**Zu bearbeitende Aufgaben:**
- a) Beantworte die folgenden Fragen zum Redeauszug:
(i) Wie viele Minuten Redezeit haben die nächsten vier Rednerinnen und Redner jeweils?
(ii) Welche Stadt wird als geographisches Zentrum Europas genannt?
(iii) Wie viele Staaten haben sich laut der Rede in der Europäischen Union zusammengeschlossen?
- b) Gib aus dem Redeauszug den Abschnitt von „25 Staaten haben sich“ bis einschließlich „auch möglich wurde.“ wortgetreu wieder.

**Vorliegender Redeauszug:**
______________________________
Präsidentin Mag. Barbara Prammer: Die nächsten vier Rednerinnen und Redner verfügen jeweils über 7 Minuten Redezeit.

Als Erste gelangt Frau Abgeordnete Dr. Baumgartner-Gabitzer zu Wort. – Bitte.

 


11.22.27

Abgeordnete Dr. Ulrike Baumgartner-Gabitzer (ÖVP): Frau Präsidentin! Herr Bun­deskanzler! Herr Vizekanzler! Frau Außenministerin! Sehr geehrte Herren auf der Regierungsbank! Heute wurde schon sehr viel über Europa gesprochen. Eigentlich trägt jeder heute das Wort „Europa“ im Munde – ganz selbstverständlich –, weil wir über eine neue Verfassung für Europa abstimmen. Aber: Was ist Europa? – Europa ist eigentlich mehr als die Europäische Union, Europa ist ein Kontinent mit 45 unab­hän­gigen Staaten und mit mehr als 700 Millionen Menschen. Vergangenen Montag, am Europatag, war ich auf einer Veranstaltung, bei der die Frage aufgeworfen wurde: Wo liegt das geographische Zentrum Europas? Das hat niemand gewusst; verständlich. Das geographische Zentrum Europas ist Riga. Man sieht also, dass Europa wesent­licher größer ist und nicht nur die Europäische Union umfasst.

25 Staaten haben sich zusammengeschlossen in dieser Europäischen Union. 400 Mil­lionen Menschen versuchen einen gemeinsamen Weg zu gehen, und das ist eine politische Vision, die von einer ungeheuren Kraft ist. Nur die traumatisierenden Erleb­nisse des Zweiten Weltkrieges waren es, die diese starke politische Kraft und diesen langen Atem erzeugt haben, damit ein so schwieriger Prozess wie die Einigung Euro­pas und die Weiterentwicklung Europas auch möglich wurde.
______________________________
**Extrahierte Datensätze:**
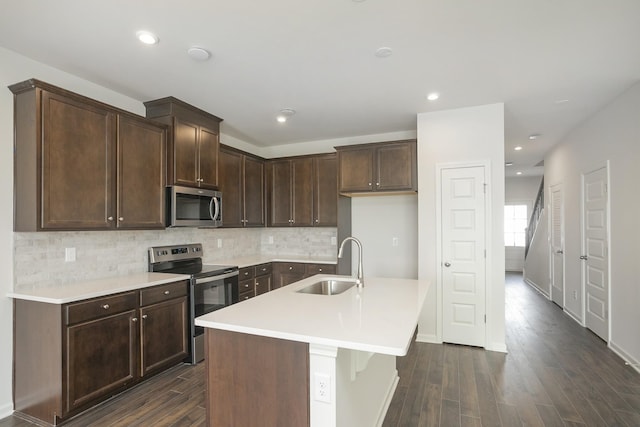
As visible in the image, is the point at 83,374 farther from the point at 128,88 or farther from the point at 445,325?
the point at 445,325

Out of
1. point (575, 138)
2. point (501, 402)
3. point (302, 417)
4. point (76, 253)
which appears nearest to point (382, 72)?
point (302, 417)

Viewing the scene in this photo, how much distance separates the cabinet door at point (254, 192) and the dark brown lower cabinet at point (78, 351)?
6.84 feet

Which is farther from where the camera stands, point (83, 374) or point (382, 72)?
A: point (382, 72)

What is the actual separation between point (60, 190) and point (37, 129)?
1.46ft

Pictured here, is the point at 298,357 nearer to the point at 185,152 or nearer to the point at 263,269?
the point at 185,152

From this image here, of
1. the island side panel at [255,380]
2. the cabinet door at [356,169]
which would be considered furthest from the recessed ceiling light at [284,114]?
the island side panel at [255,380]

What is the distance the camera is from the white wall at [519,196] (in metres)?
9.19

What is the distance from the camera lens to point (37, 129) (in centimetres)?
234

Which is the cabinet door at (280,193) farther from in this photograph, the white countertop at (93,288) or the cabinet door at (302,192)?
the white countertop at (93,288)

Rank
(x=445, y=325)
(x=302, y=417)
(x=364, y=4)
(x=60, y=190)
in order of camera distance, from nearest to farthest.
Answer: (x=302, y=417) < (x=364, y=4) < (x=60, y=190) < (x=445, y=325)

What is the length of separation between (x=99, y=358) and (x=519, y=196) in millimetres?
10096

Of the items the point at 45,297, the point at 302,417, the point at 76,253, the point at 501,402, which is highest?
the point at 76,253

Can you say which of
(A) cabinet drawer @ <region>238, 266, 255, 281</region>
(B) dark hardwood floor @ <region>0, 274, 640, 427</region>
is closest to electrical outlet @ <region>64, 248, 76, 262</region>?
(B) dark hardwood floor @ <region>0, 274, 640, 427</region>

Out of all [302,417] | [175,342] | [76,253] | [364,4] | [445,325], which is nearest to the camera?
[302,417]
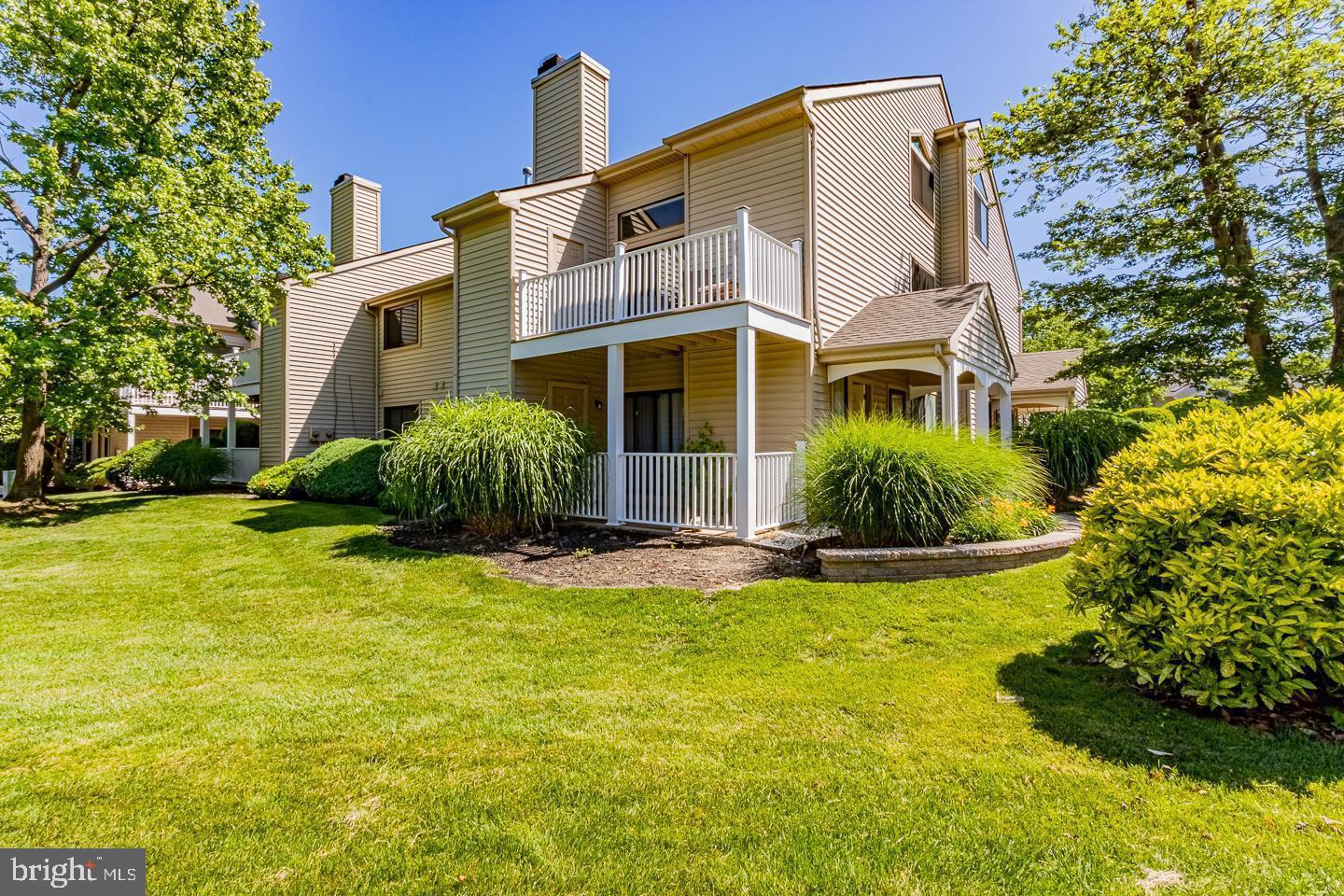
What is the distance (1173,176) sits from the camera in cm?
1301

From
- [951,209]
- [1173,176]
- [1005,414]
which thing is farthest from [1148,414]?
[951,209]

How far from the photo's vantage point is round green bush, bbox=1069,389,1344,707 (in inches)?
119

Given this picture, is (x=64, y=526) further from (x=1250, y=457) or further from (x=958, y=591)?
(x=1250, y=457)

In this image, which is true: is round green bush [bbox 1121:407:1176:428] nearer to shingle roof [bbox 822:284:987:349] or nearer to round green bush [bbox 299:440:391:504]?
shingle roof [bbox 822:284:987:349]

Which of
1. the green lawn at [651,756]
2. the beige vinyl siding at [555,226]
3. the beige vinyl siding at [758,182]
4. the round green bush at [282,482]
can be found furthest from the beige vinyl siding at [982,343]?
the round green bush at [282,482]

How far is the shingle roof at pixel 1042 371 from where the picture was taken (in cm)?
1797

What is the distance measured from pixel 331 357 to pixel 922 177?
16.5 meters

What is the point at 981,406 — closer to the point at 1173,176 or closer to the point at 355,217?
the point at 1173,176

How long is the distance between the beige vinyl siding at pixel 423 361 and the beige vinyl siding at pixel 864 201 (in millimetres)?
9293

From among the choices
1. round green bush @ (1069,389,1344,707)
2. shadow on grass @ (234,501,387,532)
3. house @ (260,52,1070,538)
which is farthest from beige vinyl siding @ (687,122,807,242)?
shadow on grass @ (234,501,387,532)

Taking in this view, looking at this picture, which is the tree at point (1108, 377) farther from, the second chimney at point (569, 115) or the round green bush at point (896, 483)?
the second chimney at point (569, 115)

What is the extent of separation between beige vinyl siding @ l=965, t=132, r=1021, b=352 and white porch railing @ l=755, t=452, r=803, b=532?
671cm

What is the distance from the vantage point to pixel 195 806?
2.60 metres

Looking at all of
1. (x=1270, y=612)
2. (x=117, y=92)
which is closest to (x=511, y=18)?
(x=117, y=92)
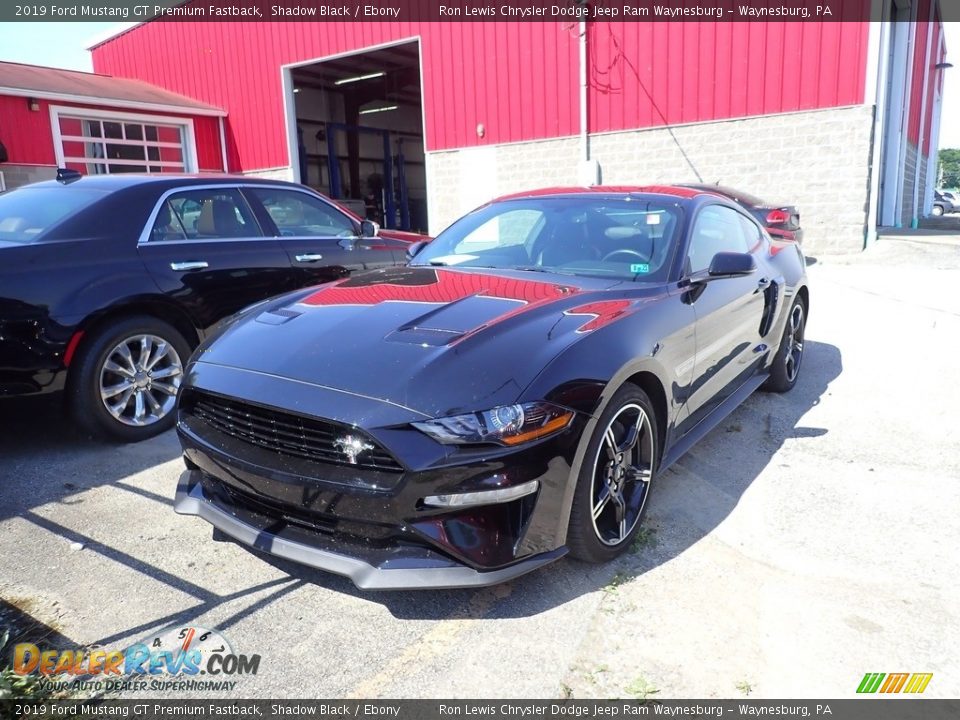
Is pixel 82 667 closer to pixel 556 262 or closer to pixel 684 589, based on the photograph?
pixel 684 589

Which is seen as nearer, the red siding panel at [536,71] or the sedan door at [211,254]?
the sedan door at [211,254]

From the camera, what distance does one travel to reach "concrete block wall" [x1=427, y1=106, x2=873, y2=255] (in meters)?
11.3

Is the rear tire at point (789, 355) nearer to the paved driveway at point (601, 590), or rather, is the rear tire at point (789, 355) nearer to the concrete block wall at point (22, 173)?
the paved driveway at point (601, 590)

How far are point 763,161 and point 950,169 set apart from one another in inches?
4040

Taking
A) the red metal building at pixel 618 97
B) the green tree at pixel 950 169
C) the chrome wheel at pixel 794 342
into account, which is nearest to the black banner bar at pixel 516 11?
the red metal building at pixel 618 97

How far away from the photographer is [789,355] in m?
5.06

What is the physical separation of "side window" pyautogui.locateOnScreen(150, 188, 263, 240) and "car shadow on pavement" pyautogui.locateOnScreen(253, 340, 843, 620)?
253 cm

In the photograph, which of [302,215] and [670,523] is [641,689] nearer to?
[670,523]

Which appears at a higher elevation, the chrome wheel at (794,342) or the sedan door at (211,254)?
the sedan door at (211,254)

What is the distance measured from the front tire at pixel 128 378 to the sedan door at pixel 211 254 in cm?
27

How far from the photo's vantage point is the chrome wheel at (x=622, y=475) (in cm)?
270

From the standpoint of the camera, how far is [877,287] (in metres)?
8.90

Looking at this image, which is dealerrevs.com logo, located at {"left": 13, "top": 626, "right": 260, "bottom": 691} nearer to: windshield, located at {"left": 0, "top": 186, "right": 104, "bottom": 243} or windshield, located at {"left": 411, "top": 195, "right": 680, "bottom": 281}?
windshield, located at {"left": 411, "top": 195, "right": 680, "bottom": 281}

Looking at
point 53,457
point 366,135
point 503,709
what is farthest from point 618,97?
point 366,135
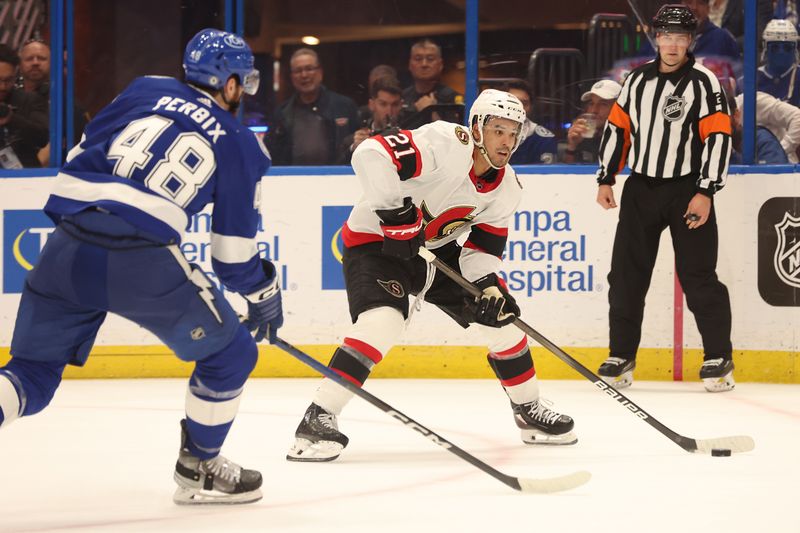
______________________________
**Schriftliche Antworten:**
- a)
(i) Sie verfügen jeweils über 7 Minuten Redezeit.
(ii) Das geographische Zentrum Europas ist Riga.
(iii) In der Europäischen Union haben sich 25 Staaten zusammengeschlossen.

- b)
25 Staaten haben sich zusammengeschlossen in dieser Europäischen Union. 400 Mil­lionen Menschen versuchen einen gemeinsamen Weg zu gehen, und das ist eine politische Vision, die von einer ungeheuren Kraft ist. Nur die traumatisierenden Erleb­nisse des Zweiten Weltkrieges waren es, die diese starke politische Kraft und diesen langen Atem erzeugt haben, damit ein so schwieriger Prozess wie die Einigung Euro­pas und die Weiterentwicklung Europas auch möglich wurde.